After a nearly three-decade run as CEO of the internet behemoth that has made him one of the world’s wealthiest people, Bezos will hand over the reins to Andy Jassy, who currently runs Amazon Web Services. Amazon’s executive chair will be taken over by Jeff Bezos.
The change in leadership was first announced in the company’s February earnings report, with Jassy taking over during the fiscal third quarter. The exact date of the transition had not been disclosed by Amazon (AMZN).
The timing is “sentimental,” Bezos said — July 5 is the date Amazon was incorporated in 1994.
“I’m very excited to move into the [executive] chair role, where I’ll focus my energies and attention on new products and early initiatives,” Bezos said Wednesday. In February, he expressed interest in having more time to work on his outside projects, such as the Bezos Earth Fund and Blue Origin.
Bezos expects Jassy, who has worked for Amazon for 24 years and risen through the ranks to lead the company’s most profitable division, to be “an outstanding leader.”
“He has the highest of high standards and I guarantee Andy will never let the universe make us typical,” Bezos said. “He has the energy needed to keep alive in us what has made us special.”
Tableau CEO Adam Selipsky will succeed Jassy when he leaves AWS to run Amazon, the company announced in March.
Jassy will take over a business that is becoming increasingly complex and scrutinized, as evidenced by the news that Amazon is buying MGM for $8.45 billion early Wednesday and by some of the issues raised at the shareholder meeting that followed.
One of the shareholder proposals presented at the meeting, which was voted down, would have allowed an hourly fulfillment associate to serve on the company’s board of directors. While the motion was unsuccessful, it highlighted recent criticism of Amazon’s treatment of warehouse workers, particularly in the wake of a historic union drive at one of its facilities in April that failed due to company opposition.
During the shareholder meeting, Bezos was questioned about Amazon’s massive size. The question arose after the District of Columbia filed an antitrust lawsuit against the company on Tuesday, alleging that it has harmed competition by abusing its e-commerce market dominance. (At the time, Amazon retaliated against the lawsuit, claiming that the DC attorney general “has it exactly backwards.”)

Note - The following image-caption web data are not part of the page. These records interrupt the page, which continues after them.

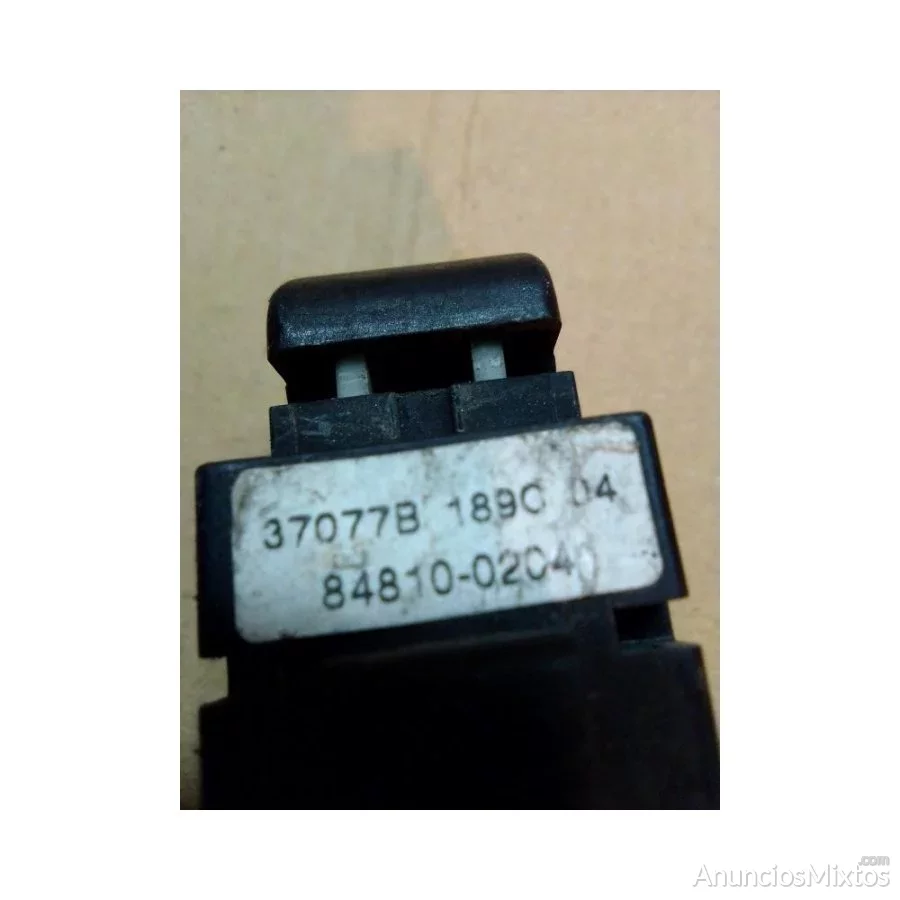 Mando elevalunas delantero derecho toyota corolla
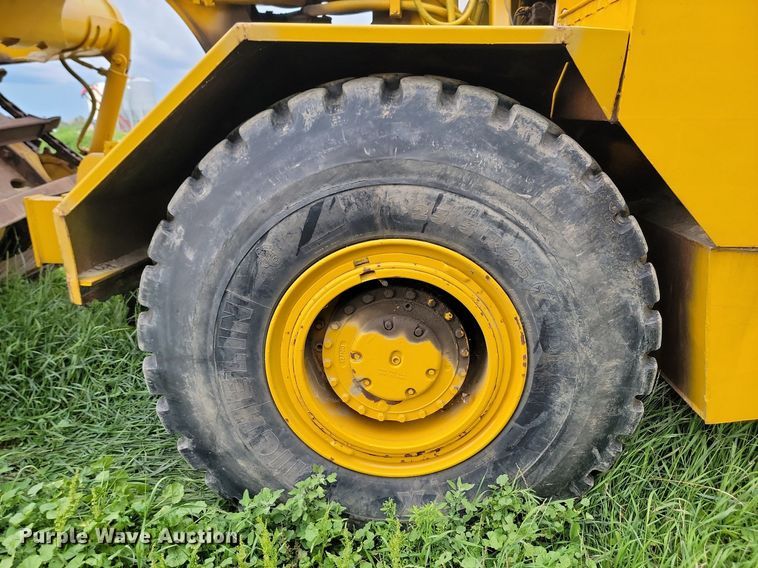 image for item DQ7480 1979 Clark 110-11B  elevating scraper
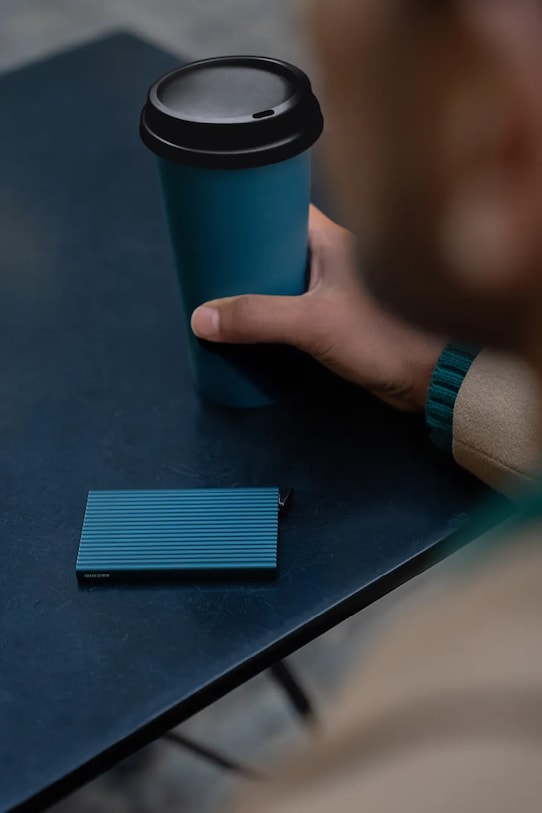 Secrid etui na karty FLUTED CFl.Fluted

“I’d say we face intense competition from well-established companies everywhere we do business, in every industry,” Bezos said. “[Retail is] a very healthy industry and it’s far from a winner-take-all situation.”
Amazon’s telehealth offering, Amazon Care, and its satellite internet effort, Project Kuiper, are among the newer bets that Jassy will have to manage, according to Bezos.
“None of these ideas are guaranteed to work,” Bezos said. “All of them are gigantic investments and they’re all risks. … Our whole history as a company is about taking risks, many of which have failed and many of which will fail, but we’ll continue to take big risks.”